CtrlK
BlogDocsLog inGet started
Tessl Logo

tessl/pypi-dateparser

Date parsing library designed to parse dates from HTML pages

Pending
Overview
Eval results
Files

calendar-systems.mddocs/

Calendar Systems

Support for non-Gregorian calendar systems including Islamic (Hijri) and Persian (Jalali) calendars for parsing dates in different cultural contexts. These calendar systems extend dateparser's capabilities beyond the standard Gregorian calendar.

Capabilities

Hijri Calendar Support

Islamic calendar system support for parsing Hijri dates and converting them to Gregorian datetime objects.
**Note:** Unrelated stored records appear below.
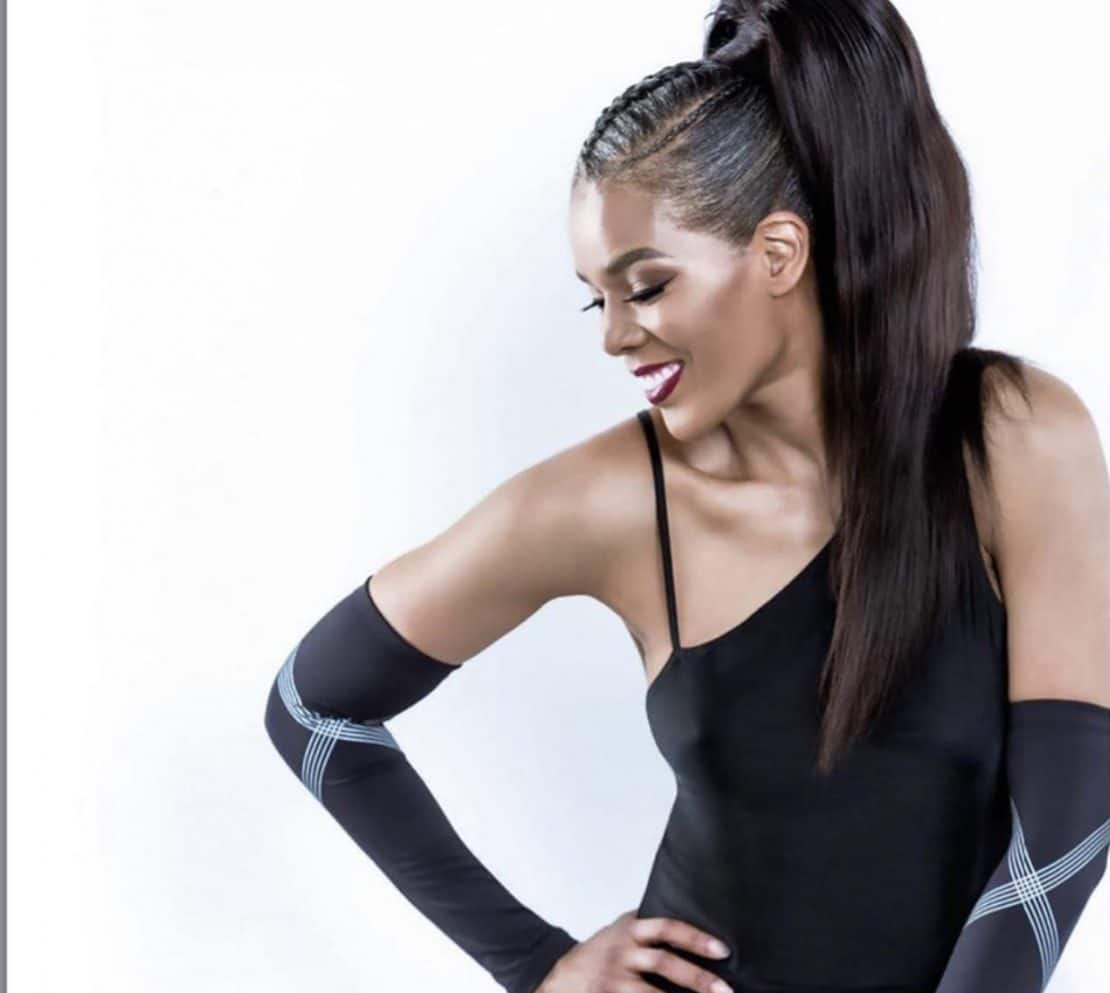 connie-ferguson-high-updo-hair-style-twisted-braid-south-african-celebrity-stars
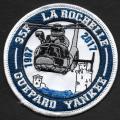 35 F - Détachement La Rochelle - 1997 - 2017 - Guepard Yankee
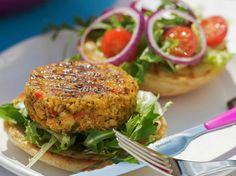 Avec les lectrices reporter de Femme Actuelle, découvrez les recettes de cuisine…
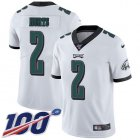 Cheap Nike Eagles #26 Jay Ajayi White Youth Stitched NFL Vapor Untouchable Limited Jersey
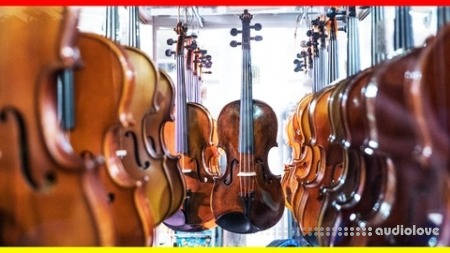 Udemy Beginner Violin Course VIOLIN MASTERY FROM THE BEGINNING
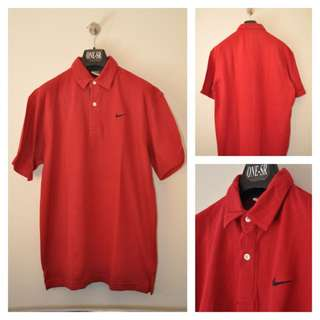 Poloshirt NIKE RED ORIGINAL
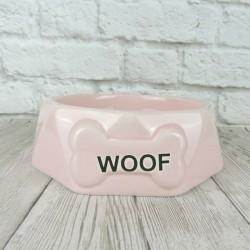 """Миска """"Woof"""", розовая"""
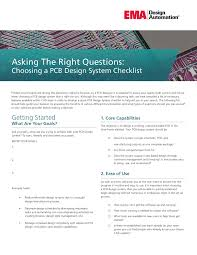 Design System Checklist Asking The Right Questions Choosing A Pcb Design System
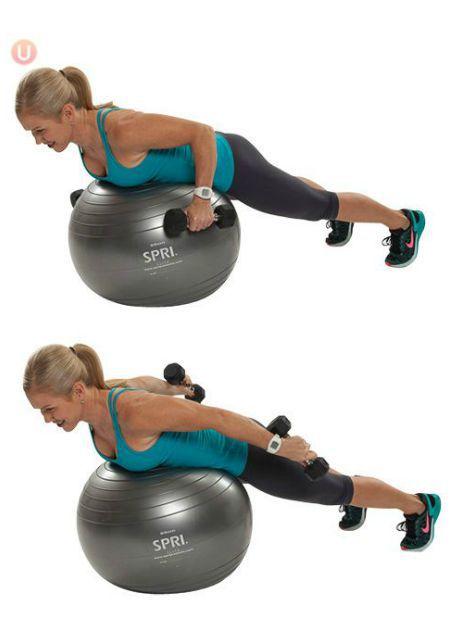 Must Do Strength Training Moves For Women Over 50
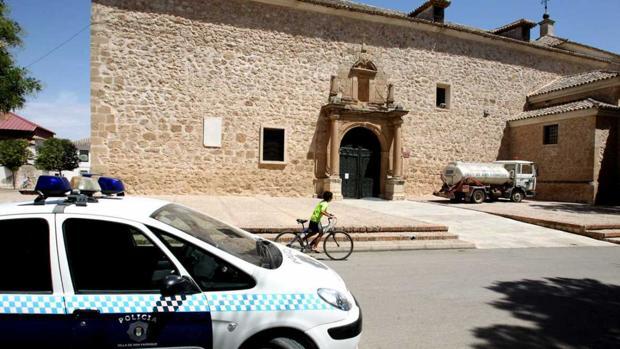 En esta iglesia se refugió la mujer después de cometer el delito
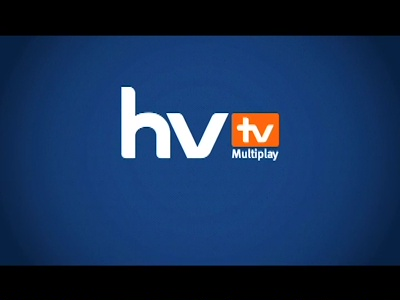 Fréquence Sorteo HV Television tv تردد قناة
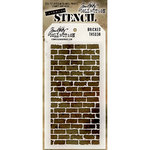 Stampers Anonymous - Tim Holtz - Layering Stencil - Bricked
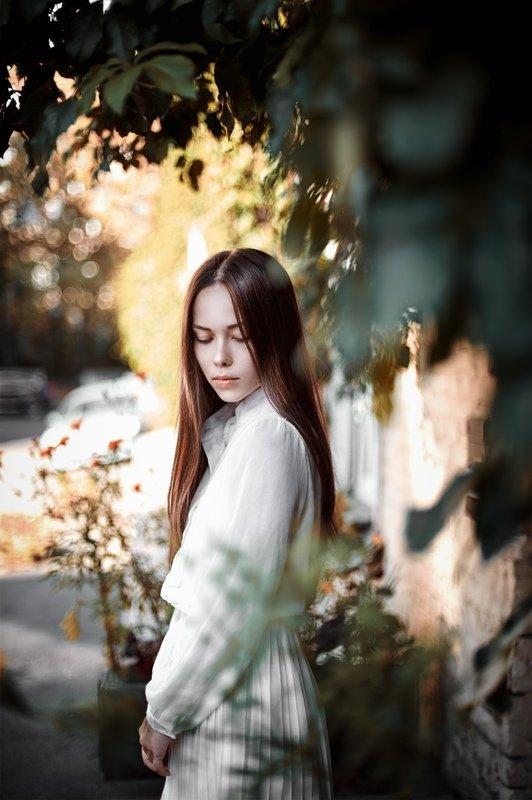 девушка, фото, киев, полтава, украина, nikon, лето Аняphoto preview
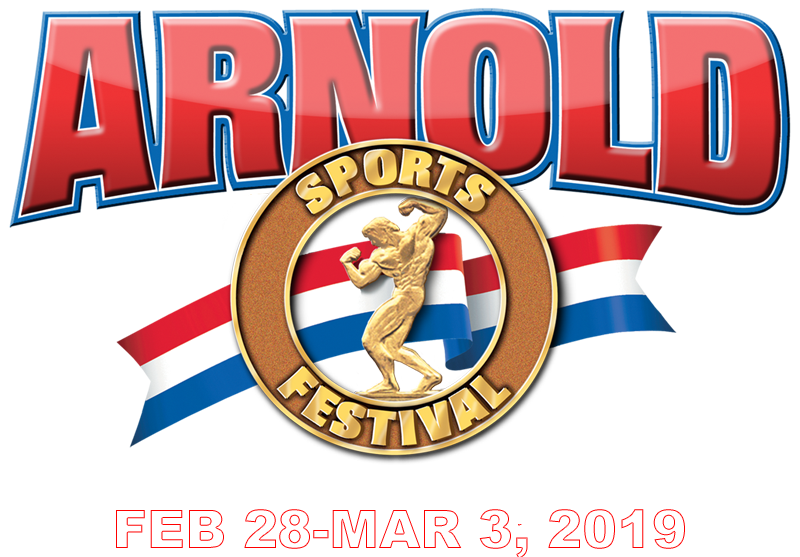 Arnold Sports Festival Columbus Ohio Logo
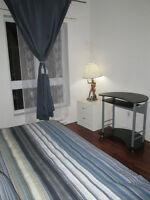 BEAUTIFUL, CLEAN ROOM IN MODERN CONDO (WOMEN ONLY PLEASE)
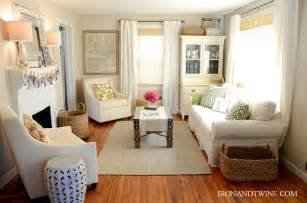 Pin small living room decorating decorating ideas for small living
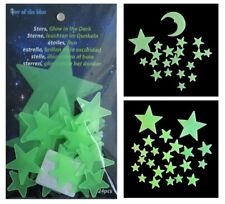 Glow in the Dark Stars and Moons - Boys Girls Kids Bedroom Decoration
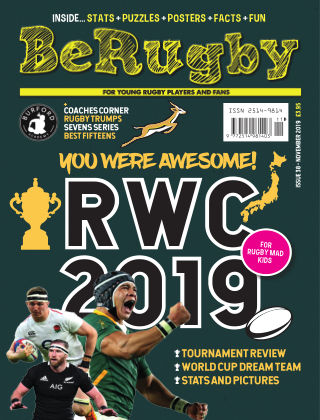 Be Rugby November 2019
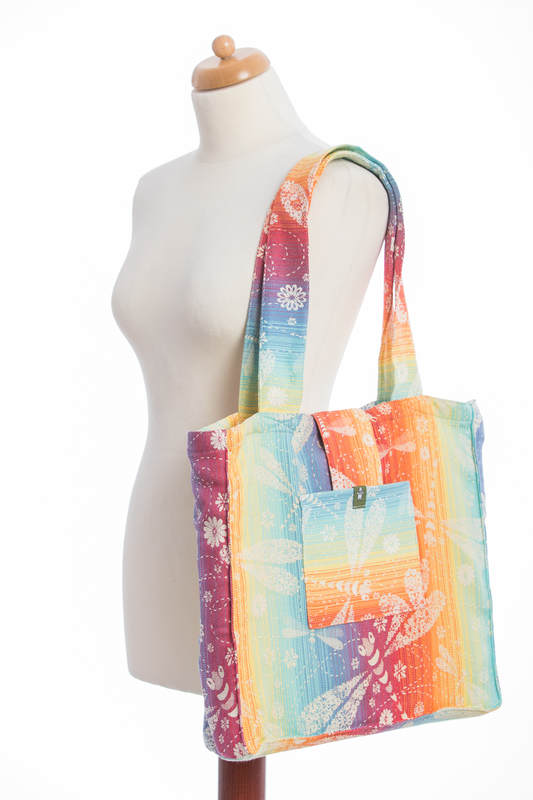 Shoulder bag made of wrap fabric (100% cotton) - DRAGONFLY RAINBOW - standard size 37cmx37cm #babywearing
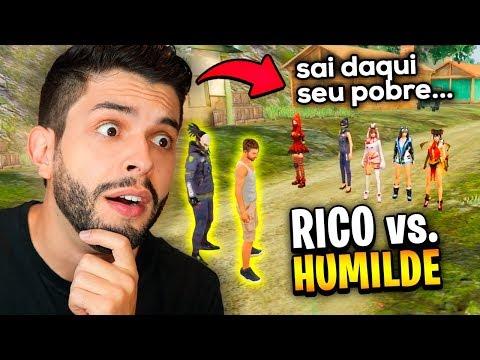 SÓ TEM INTERESSEIRA?? RICO VS HUMILDE NAS CANTADAS DO FREE FIRE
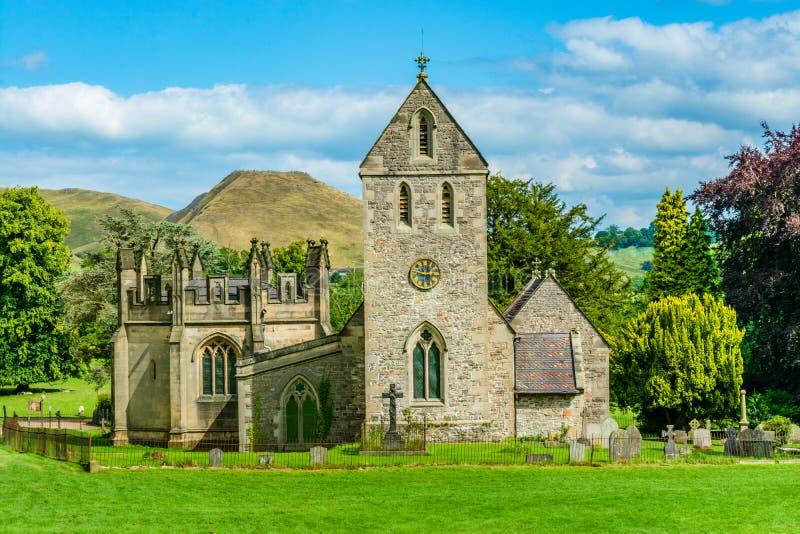 圣洁阴级射线示波器的教会在伊拉姆省,斯塔福德郡,英国 免版税库存照片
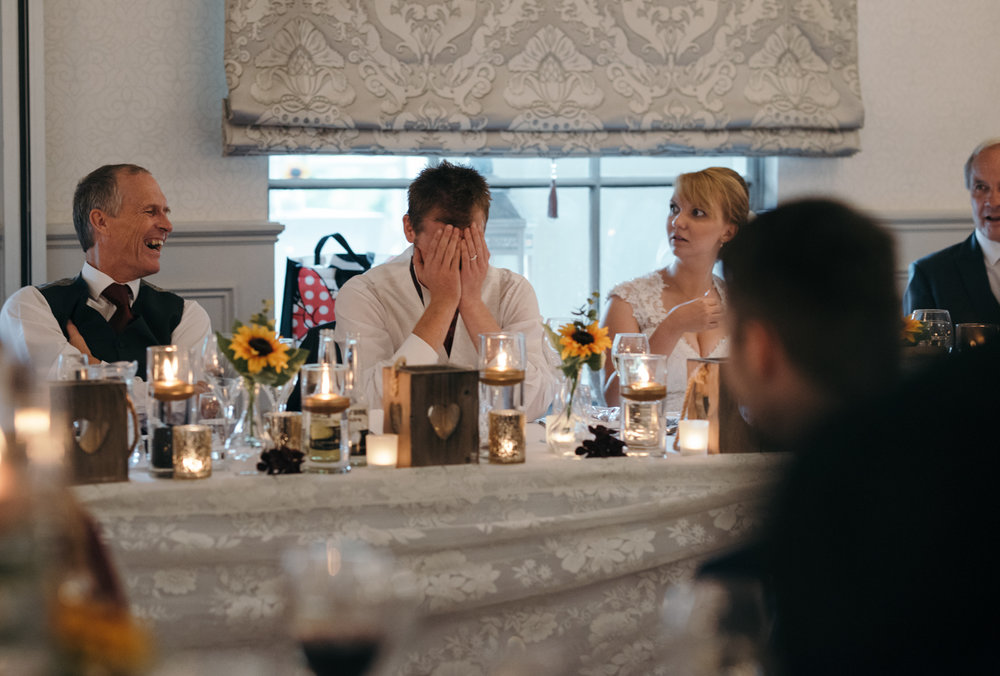 I cant believe he sad that the groom covers his face during the best mans speech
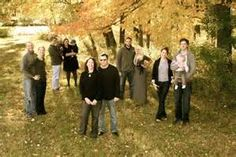 Fall Family Pictures | Picture Ideas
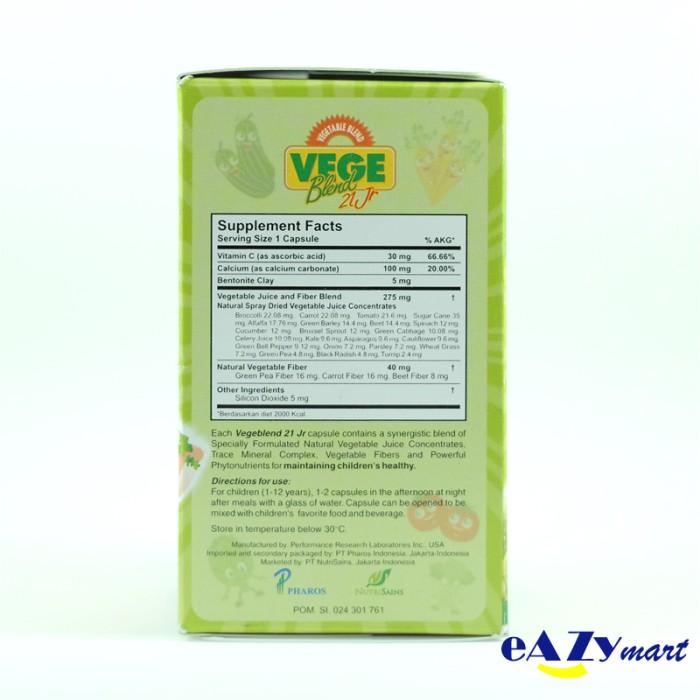 Kids 60 Caps Vegeblend Vitamin Untuk Anak Isi 30. 913 x 913 . Source.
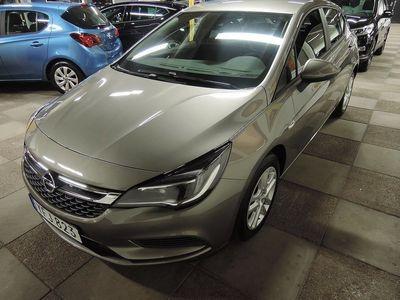 used Opel Astra Nya Enjoy 1.4T 125hk 5d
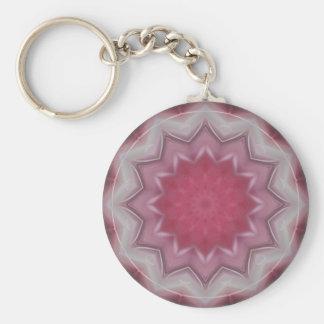 Mandala-Power der Liebe durch Christine Bässler Schlüsselanhänger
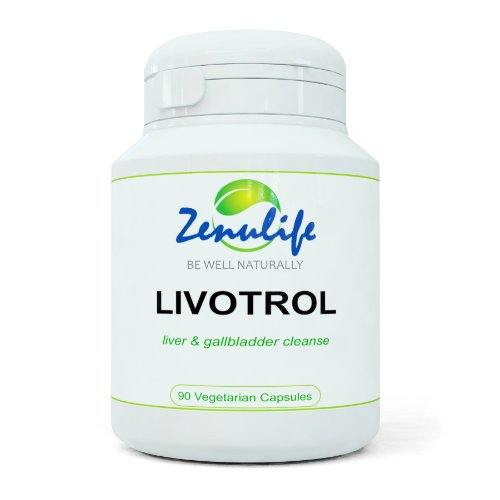 Zenulife Livotrol Enhanced Liver Detox and Gall Bladder Cleanser - Pack of 60 Capsules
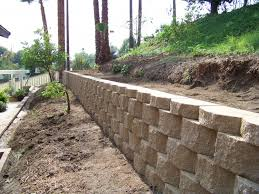 specification section retaining walls u2013 models and materials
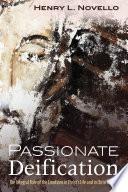 Passionate Deification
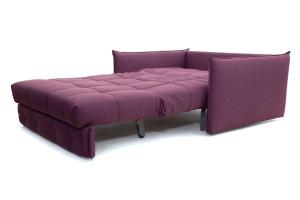 Прямой диван Ява-4 MФ (Акула) Спальное место
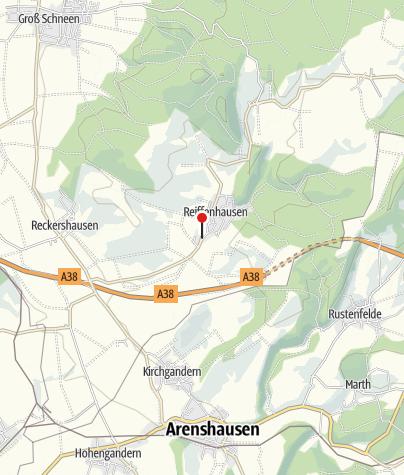 Karte / Gasthaus Deppe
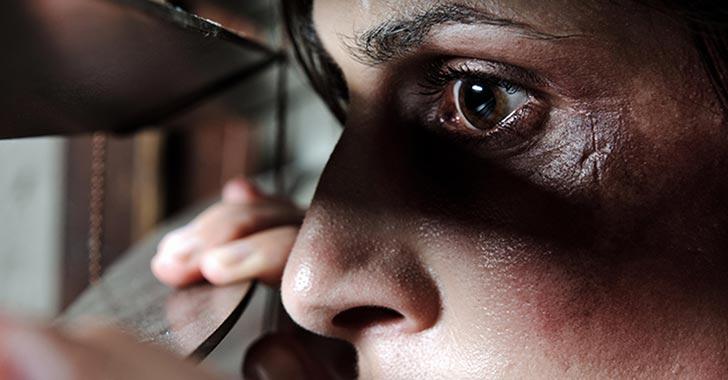 ¿Por qué tanta violencia contra la mujer?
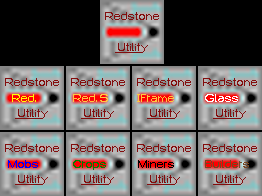 Redstone Utility Packs Icons. Mix and match only the parts you want!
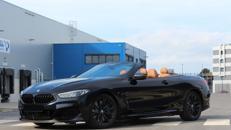 BMW M850 Cabrio günstig Mieten! Ab 21 Jahren – von ECC-RENT.de Ihrem Sportwagen Experten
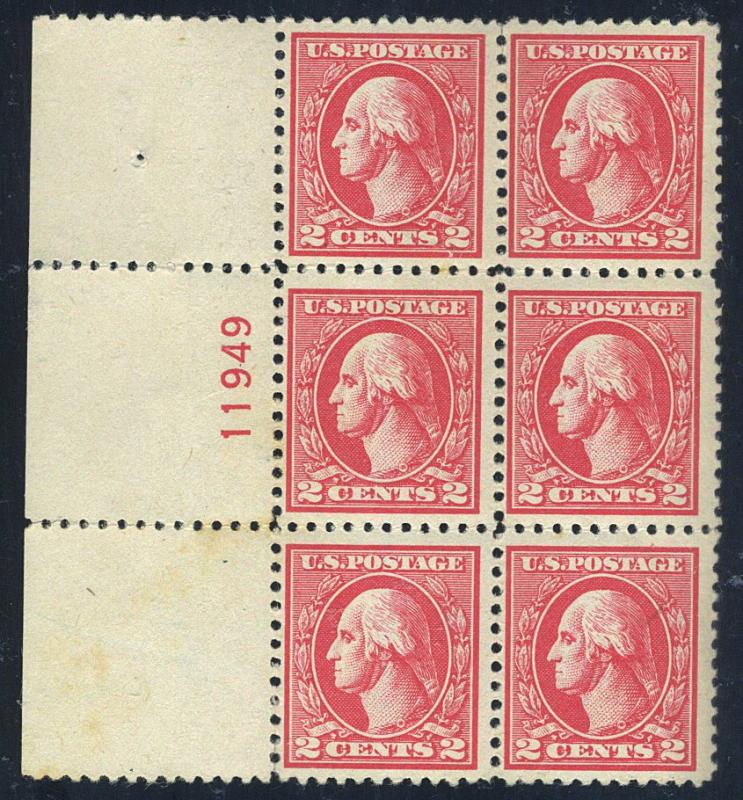 528 MINT Plate Block F-VF OG NH A few gum skips Cat$175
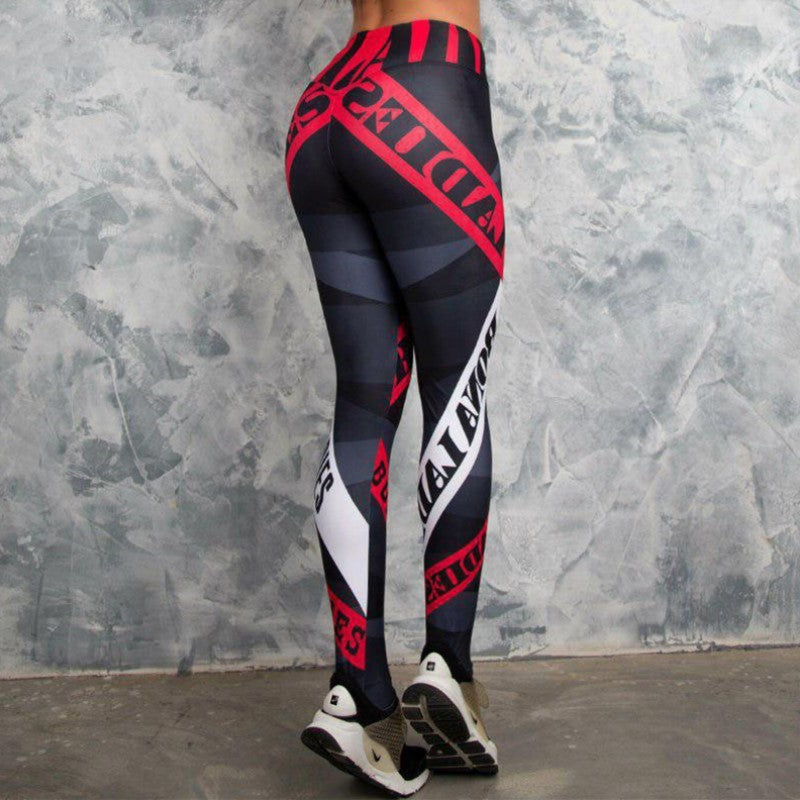 Shaping Hip Yoga Pants letter Women Fitness Tights Workout Gym Running Bottom Slim Low Waist Sports Leggings drop shipping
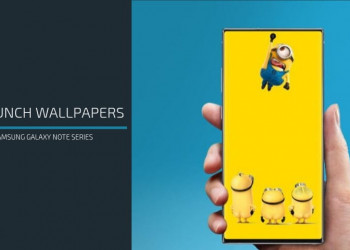 Download Hole Punch Wallpapers for Samsung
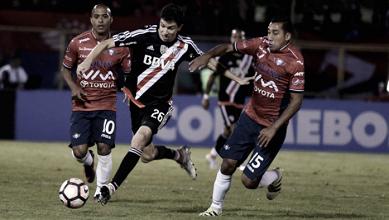 River Plate tentará milagre contra o Jorge Wilstermann pela Libertadores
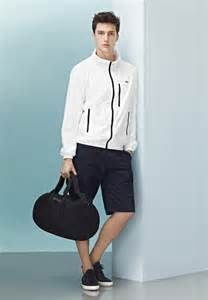 lacoste 2015 ss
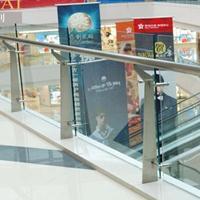 耀恒 商场玻玻璃楼梯立柱扶手 304大型商城不锈钢栏杆护栏 品质优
class HijriCalendar(CalendarBase):
    """
    Support for Hijri (Islamic) calendar dates.
    
    Converts Hijri dates to Gregorian datetime objects while preserving
    the original calendar context for accurate date parsing.
    """
    
    def __init__(self, source):
        """
        Initialize Hijri calendar parser.
        
        Parameters:
        - source (str): Date string in Hijri format
        """
    
    def get_date(self):
        """
        Parse Hijri date string and convert to DateData object.
        
        Returns:
        DateData: Object containing converted Gregorian datetime
        """

Usage Examples:

from dateparser.calendars.hijri import HijriCalendar

# Parse Hijri dates
hijri_date = "15 محرم 1445"  # 15 Muharram 1445
calendar = HijriCalendar(hijri_date)
date_data = calendar.get_date()
gregorian_date = date_data.date_obj  # Converted to Gregorian

# Integration with main dateparser
import dateparser

# Configure settings for Hijri calendar support
settings = {'CALENDARS': ['hijri']}
date = dateparser.parse("15 محرم 1445", settings=settings)

Jalali Calendar Support

Persian calendar system support for parsing Jalali (Solar Hijri) dates used in Iran and Afghanistan.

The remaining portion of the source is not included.